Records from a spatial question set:
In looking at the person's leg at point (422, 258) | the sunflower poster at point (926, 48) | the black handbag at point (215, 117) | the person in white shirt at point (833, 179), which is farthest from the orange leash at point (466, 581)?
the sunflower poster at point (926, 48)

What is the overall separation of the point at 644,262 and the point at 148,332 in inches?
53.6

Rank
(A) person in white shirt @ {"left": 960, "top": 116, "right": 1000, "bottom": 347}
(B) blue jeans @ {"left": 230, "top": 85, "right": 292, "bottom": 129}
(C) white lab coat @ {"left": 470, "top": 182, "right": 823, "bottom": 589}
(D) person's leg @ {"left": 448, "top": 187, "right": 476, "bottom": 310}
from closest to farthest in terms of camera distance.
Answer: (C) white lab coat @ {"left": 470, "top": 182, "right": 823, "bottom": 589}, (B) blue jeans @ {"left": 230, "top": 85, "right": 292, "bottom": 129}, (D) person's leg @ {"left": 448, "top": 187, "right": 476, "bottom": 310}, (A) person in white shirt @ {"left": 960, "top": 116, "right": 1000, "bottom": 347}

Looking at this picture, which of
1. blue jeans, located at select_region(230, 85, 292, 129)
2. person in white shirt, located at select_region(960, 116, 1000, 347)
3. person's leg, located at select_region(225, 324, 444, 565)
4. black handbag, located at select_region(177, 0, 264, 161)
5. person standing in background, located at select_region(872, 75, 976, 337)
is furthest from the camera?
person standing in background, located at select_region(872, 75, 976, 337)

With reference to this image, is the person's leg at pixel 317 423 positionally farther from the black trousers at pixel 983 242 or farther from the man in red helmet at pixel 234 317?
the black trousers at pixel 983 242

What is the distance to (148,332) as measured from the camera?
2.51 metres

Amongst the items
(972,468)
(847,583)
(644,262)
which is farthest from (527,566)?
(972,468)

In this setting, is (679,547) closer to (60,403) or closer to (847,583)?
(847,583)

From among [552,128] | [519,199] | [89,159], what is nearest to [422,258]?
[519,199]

→ TASK PROMPT
Can you output the records word for word, starting at the very first line and ending at the line that contains "2.51 metres", with both of those lines included?

→ CORRECT RESPONSE
In looking at the person's leg at point (422, 258) | the sunflower poster at point (926, 48) | the black handbag at point (215, 117) | the person in white shirt at point (833, 179), which is farthest from the orange leash at point (466, 581)?
the sunflower poster at point (926, 48)

What is the overall separation of the point at 644,262 and the point at 148,332 in inches?
53.6

Rank
(A) person in white shirt @ {"left": 960, "top": 116, "right": 1000, "bottom": 347}
(B) blue jeans @ {"left": 230, "top": 85, "right": 292, "bottom": 129}
(C) white lab coat @ {"left": 470, "top": 182, "right": 823, "bottom": 589}
(D) person's leg @ {"left": 448, "top": 187, "right": 476, "bottom": 310}
from closest to farthest in terms of camera distance.
Answer: (C) white lab coat @ {"left": 470, "top": 182, "right": 823, "bottom": 589}, (B) blue jeans @ {"left": 230, "top": 85, "right": 292, "bottom": 129}, (D) person's leg @ {"left": 448, "top": 187, "right": 476, "bottom": 310}, (A) person in white shirt @ {"left": 960, "top": 116, "right": 1000, "bottom": 347}

Looking at this picture, which of
1. blue jeans, located at select_region(230, 85, 292, 129)
2. person in white shirt, located at select_region(960, 116, 1000, 347)
3. person's leg, located at select_region(225, 324, 444, 565)
4. black handbag, located at select_region(177, 0, 264, 161)
5. person standing in background, located at select_region(872, 75, 976, 337)
is furthest from the camera?
person standing in background, located at select_region(872, 75, 976, 337)

With reference to this image, is the person's leg at pixel 317 423 positionally farther from the black trousers at pixel 983 242 or farther from the man in red helmet at pixel 234 317?
the black trousers at pixel 983 242

What is the distance to (148,332) as measured from the camera?
2.51 metres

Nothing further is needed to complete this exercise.